Hello all!  Welcome to the NOiG Food Issues Book Club, wherein I read books about food stuff, summarize each book by chapter, and then attempt to apply that book chapter's ideas to the New Orleans food environment and/or my own experiences.  Fun right?!  Check out previous installations here.  I'd love it if you'd read along and join in!  And now, without further ado...

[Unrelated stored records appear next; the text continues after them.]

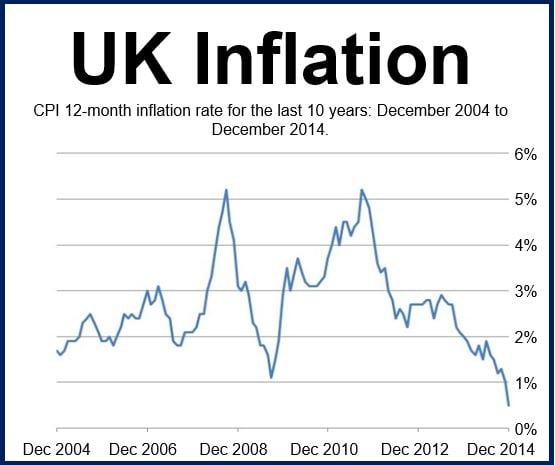 UK Inflation December 2014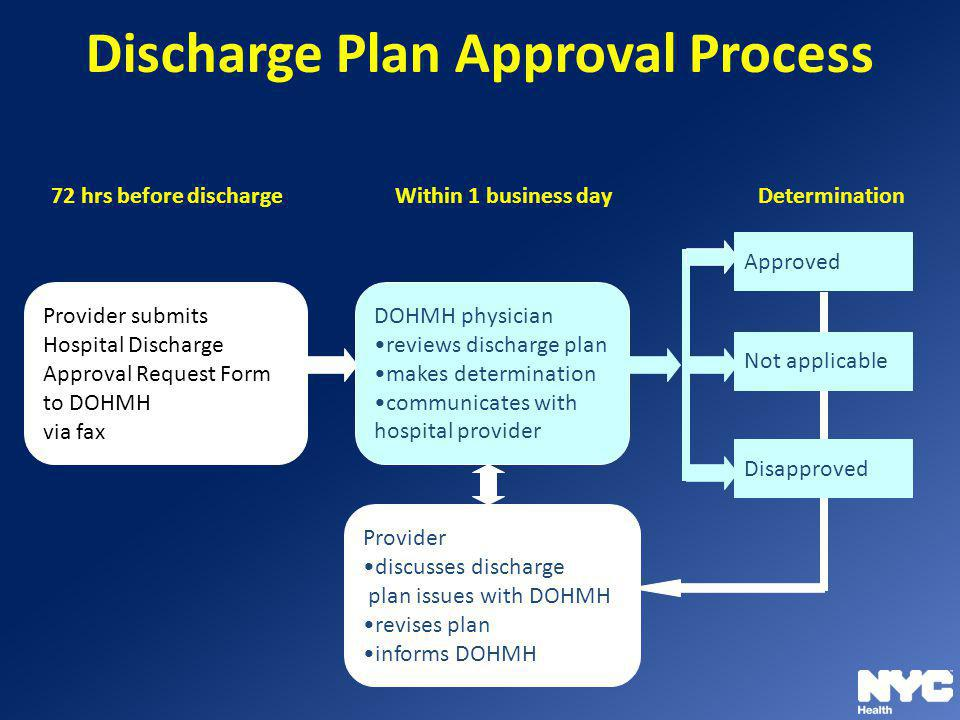 Discharge Plan Approval Process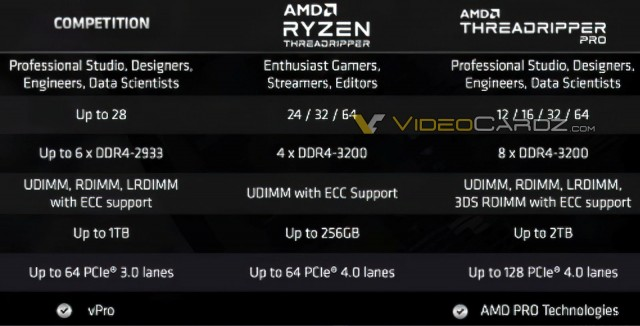 AMD Ryzen Threadripper PRO 3000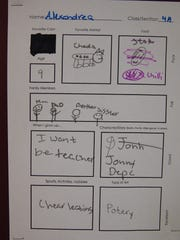 A project completed by Alexandrea Thompson, 9, who died during a Mount Auburn home invasion.
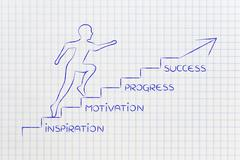 Steps to success: man climbing stairs with captions Stock Illustration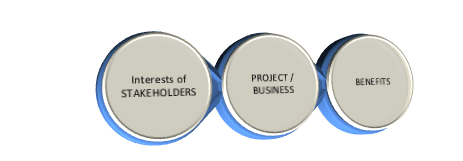 Project Process as a Chain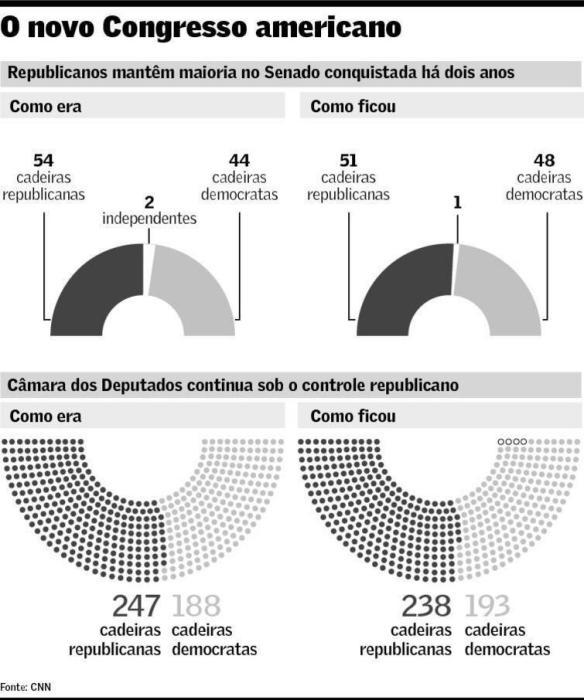 novo-congresso-americano-2016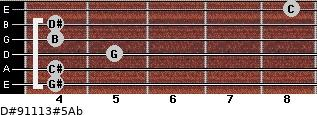 D#9/11/13#5/Ab for guitar on frets 4, 4, 5, 4, 4, 8
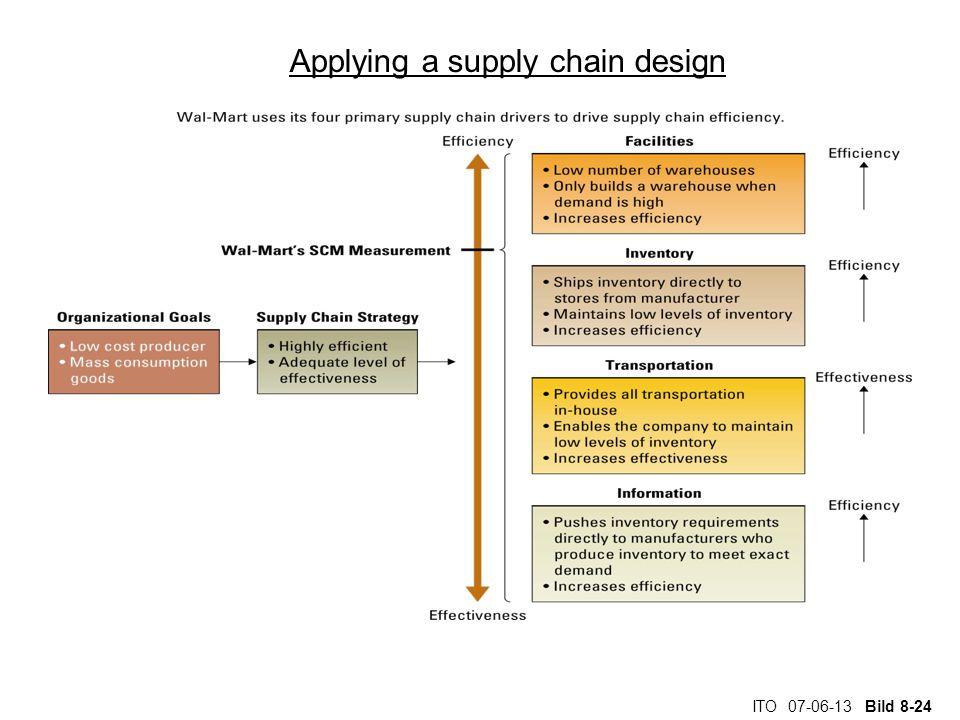 ITO 07-06-13 Bild 8-24 Applying a supply chain design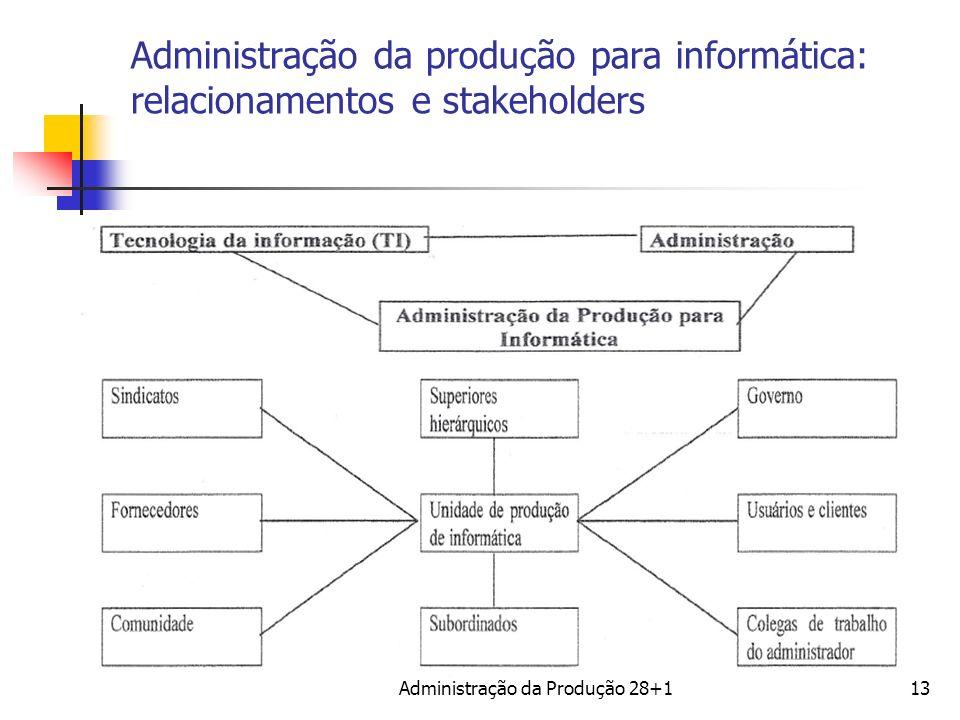 Administração da produção para informática: relacionamentos e stakeholders Administração da Produção 28+113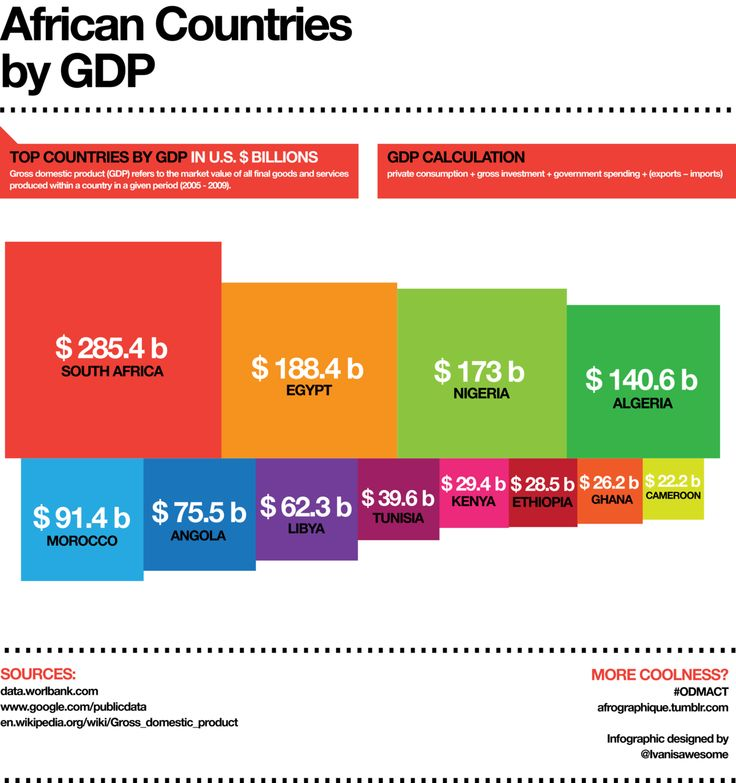 Countries in Africa ranked by Gross Domestic Product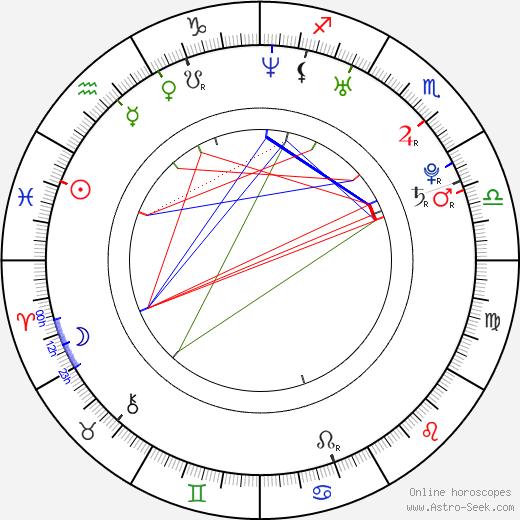 Luca Fainello astro natal birth chart, Luca Fainello horoscope, astrology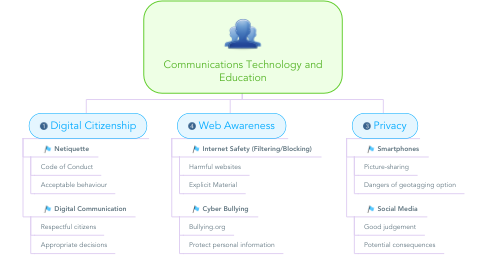Mind Map: Communications Technology and Education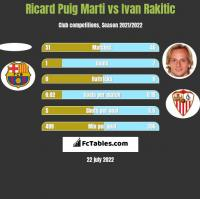 Ricard Puig Marti vs Ivan Rakitic h2h player stats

Stuffed and Starved, Chapter 2: A Rural Autopsy


Rural lands, so often romanticized by urban mythologies, are home to enormous strife and suffering.  During times of bad farming conditions it is all too common for desperate farmers to take their own lives, frequently by ingesting the highly toxic pesticides used on their farms.  The pain of watching their families struggle and their ancestors' labor of love fall to ruin is to much to bear, it is thought.  These deaths occur not only in poor developing countries but also in wealthy, developed nations such as Australia and the US.

After the death of a farmer, his family and community must figure out how to continue - a burden which is borne most often by women.  In some instances in India, farmland is handed to a farmer's brother after death, his wife and children treated as little more than property in the transaction.  Through India's efforts to rebrand itself, "the rural poor in India have become works of creative fiction," their plight brushed under the rug by way of statistical manipulation.

As in the US, poverty in India is driven by high levels of debt.  "Debt has its origins in the entrepreneurial impulse.  Urged towards cash crops by the government (and, as we shall see, the large seed companies), farmers adopt plants that they can buy and sell in the market."  Farmers' movements provide community and hope for farmers living in poverty, and as such may be saving some from suicide.  But of course they are not a complete answer.

In South Korea, trade agreements have made local farmers' lives difficult: after lifting restrictions on Australian beef imports, the government "knew that the price for cattle would fall... and so encouraged Korean farmers to make ends meet by upping the size of their herds."  Farmers took out loans to do so.  Ultimately small farmers were unable to keep up with the loans, and lost their land as a result.  At least one farmer's dramatic suicide, that of Lee Kyung Hae in front of a World Trade Organization meeting, has been attributed to this policy change.

Farmers' movements have also been met with deadly violence, particularly in the Global South.  "[W]hen farming groups and workers try to assert their rights collectively, they face the wrath of local police, hired guns and, at best, judicial apathy."  Far from being unreasonably demanding, these farmers are seeking a price that covers the cost of production for their crops, freedom from being literally worked to death in the fields, and the elimination of plantation-style slavery.

Poverty among farmers is a global crisis, and governments find it all too easy to point a finger at trade organizations like the WTO - conveniently forgetting that it was they, and not the farmers, who engaged those groups to start with.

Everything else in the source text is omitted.